ML4.3 All parameters controlling batch processing and associated terminology should be explicitly documented, and it should not, for example, be presumed that users will understand the definition of “epoch” as implemented in any particular ML software.*
ML4.4 Explicit guidance should be provided on selection of appropriate values for parameter controlling batch processing, for example, on trade-offs between batch sizes and numbers of epochs (with both terms provided as Control Parameters in accordance with the preceding standard, ML3).
ML4.6 ML software should by default provide explicit information on the progress of batch jobs (even where those jobs may be implemented in parallel on GPUs). That information may be optionally suppressed through additional parameters.*
ML4.7 ML software should provide an ability to combine results from multiple re-sampling iterations using a single parameter specifying numbers of iterations.
ML4.8 Absent any additional specification, re-sampling algorithms should by default partition data according to proportions of original test and training data.

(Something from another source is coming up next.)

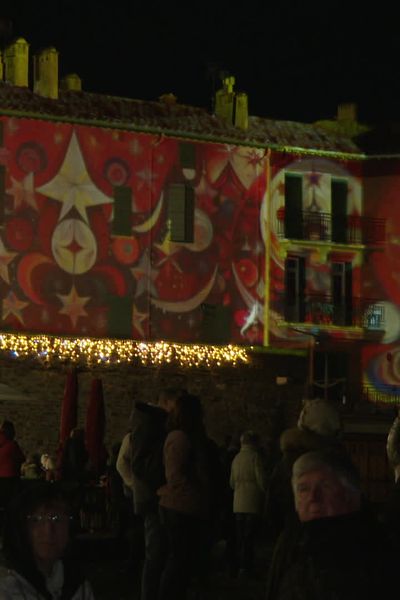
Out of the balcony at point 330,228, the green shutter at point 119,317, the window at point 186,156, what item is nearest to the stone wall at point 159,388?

ML4.8a Re-sampling routines of ML software should nevertheless offer an ability to explicitly control or override such default proportions of test and training data.*
ML5.1 As for the untrained model objects produced according to the above standards, and in particular as a direct extension of ML3.3, the properties and behaviours of trained models produced by ML software should be explicitly compared with equivalent objects produced by other ML software. (Such comparison will generally be done in terms of comparing model performance, as described in the following standard ML5.3–ML5.4).
ML5.2c Where general functions for saving or serializing objects, such as saveRDS
are not appropriate for storing local copies of trained models, an explicit function should be provided for that purpose, and should be demonstrated with example code.*
ML7.0 Test should explicitly confirm partial and case-insensitive matching of “test”, “train”, and, where applicable, “validation” data.
ML7.11a Tests which compare metrics should do so over a range of inputs (generally implying differently trained models) to demonstrate relative advantages and disadvantages of different metrics.
ML7.2 For software which imputes missing data, tests should compare internal imputation with explicit code which directly implements imputation steps (even where such imputation is a single-step implemented via some external package). These tests serve as an explicit reference for how imputation is performed.*
ML7.3 Where model objects are implemented as distinct classes, tests should explicitly compare the functionality of these classes with functionality of equivalent classes for ML model objects from other packages.
ML7.3a These tests should explicitly identify restrictions on the functionality of model objects in comparison with those of other packages.
ML7.3b These tests should explicitly identify functional advantages and unique abilities of the model objects in comparison with those of other packages.*
ML7.4 ML software should explicit document the effects of different training rates, and in particular should demonstrate divergence from optima with inappropriate training rates.
ML7.5 ML software which implements routines to determine optimal training rates (see ML3.4, above) should implement tests to confirm the optimality of resultant values.
ML7.6 ML software which implement independent training “epochs” should demonstrate in tests the effects of lesser versus greater numbers of epochs.